• [TEXTE D’ÉTUDE]
<<<<

Aller au contenu principal

Blanchiment et infraction fiscale

Séquestre pour blanchiment d’une économie d’impôt

Depuis l’introduction, le 1er janvier 2016, de la révision du droit suisse permettant de réprimer le blanchiment du résultat d’une infraction en matière de fiscalité directe (art. 305bis al.  1 et 1bis CP) ou indirecte (art. 14 al. 4 DPA), des questions essentielles sont restées floues. On attendait donc avec une certaine impatience les premières jurisprudences. Rendue sur mesures provisoires et en début d’instruction, la décision de la Cour des plaintes du Tribunal pénal fédéral (TPF) du 27 décembre 2017 se cantonne à une analyse « prima facie ». Ce nonobstant, les considérants du TPF annoncent les paramètres du débat que les tribunaux devront mener faute de réponse claire du législateur, en particulier sur la question de la provenance de l’infraction fiscale lorsque, comme c’est en général le cas, le contribuable n’obtient pas un remboursement mais réalise une économie d’impôt.

Dans cette affaire, la procédure pénale diligentée par le Ministère public de la Confédération (MPC) sur la base de communications relayées par le MROS concerne le soupçon de blanchiment d’argent commis sur des comptes d’entités juridiques dont les ayants droit économiques sont soupçonnés d’avoir fraudé le fisc israélien. Une procédure pénale est en cours en Israël, et les prévenus ont été arrêtés puis libérés sur caution.

En Suisse, les séquestres ordonnés par le MPC auprès de trois banques à Zurich, Zoug et Genève ont porté sur un montant global d’environ 10 millions de francs. Les recours interjetés contre ces mesures font valoir, entre autres, que les infractions en amont invoquées ne peuvent être qualifiées de soustractions d’impôt et encore moins d’escroqueries en matière de contributions, et qu’il n’y a aucun lien de connexité entre les valeurs séquestrées et les infractions alléguées.

Le TPF examine la question de savoir si les séquestres peuvent se fonder sur l’art. 263 al. 1 lit. d CPP, soit la probabilité que lesdits avoirs puissent être confisqués comme découlant directement et immédiatement de l’infraction de blanchiment d’argent dont la commission en Suisse est alléguée. Dans cette perspective, l’existence d’un soupçon initial est suffisante. En l’occurrence, l’infraction fiscale en amont du blanchiment serait une fraude commise par l’usage d’une fausse comptabilité, par laquelle des gains ou un chiffre d’affaires (cela n’est pas clair) de 20 millions d’euros par année auraient été dissimulés au fisc israélien. Par ailleurs, il y aurait aussi eu des escroqueries en matière de TVA et d’impôt anticipé. Des avoirs « issus » de ces infractions auraient été virés sur les comptes séquestrés. Toutes ces circonstances sont encore passablement obscures, raisons pour laquelle le MPC a demandé la coopération judicaire des autorités israéliennes.

>>>>

• [VOS TÂCHES]
A – Indiquez si chaque affirmation concorde avec le texte sur le blanchiment, par oui ou par non, en citant les mots du texte qui tranchent : (i) la révision du droit suisse est entrée en vigueur le 1er janvier 2016 ; (ii) les séquestres ont été ordonnés auprès de quatre banques ; (iii) les prévenus sont toujours détenus en Israël.
B – Répondez à ces questions d’après le texte sur le blanchiment :
(i) Quelle autorité a ordonné les séquestres en Suisse ?
(ii) Quel montant global les séquestres ont-ils touché ?
(iii) Quelle somme aurait été dissimulée au fisc israélien chaque année ?
C – Restituez le passage du texte sur le blanchiment qui va de « Dans cette affaire, la » jusqu’à « libérés sur caution. » inclus.
Les données qui suivent proviennent d’une autre source.

• [DONNÉES FOURNIES]
<<<<

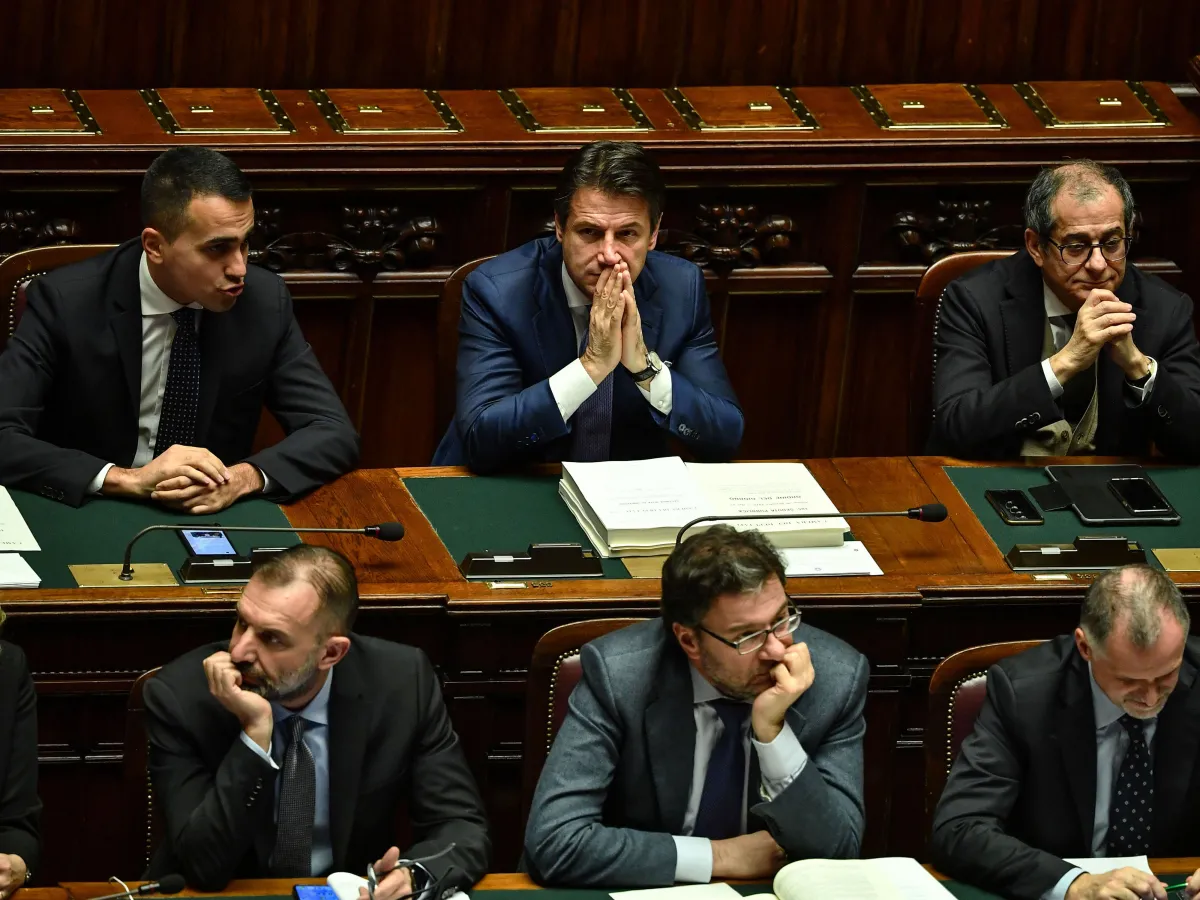 A photo showing Italy's Prime Minister Giuseppe Conte and fellow lawmakers attending a parliamentary session on Italy's 2019 budget on December 29, 2018 in Rome, amidst complaints it was written by Brussels.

>>>>

• [CORRIGÉS PAR TÂCHE]
A –
(i) Oui : « Depuis l’introduction, le 1er janvier 2016, de la révision du droit suisse »
(ii) Non : « auprès de trois banques à Zurich, Zoug et Genève »
(iii) Non : « les prévenus ont été arrêtés puis libérés sur caution »

B –
(i) Le Ministère public de la Confédération (MPC).
(ii) Environ 10 millions de francs.
(iii) 20 millions d’euros.

C –
Dans cette affaire, la procédure pénale diligentée par le Ministère public de la Confédération (MPC) sur la base de communications relayées par le MROS concerne le soupçon de blanchiment d’argent commis sur des comptes d’entités juridiques dont les ayants droit économiques sont soupçonnés d’avoir fraudé le fisc israélien. Une procédure pénale est en cours en Israël, et les prévenus ont été arrêtés puis libérés sur caution.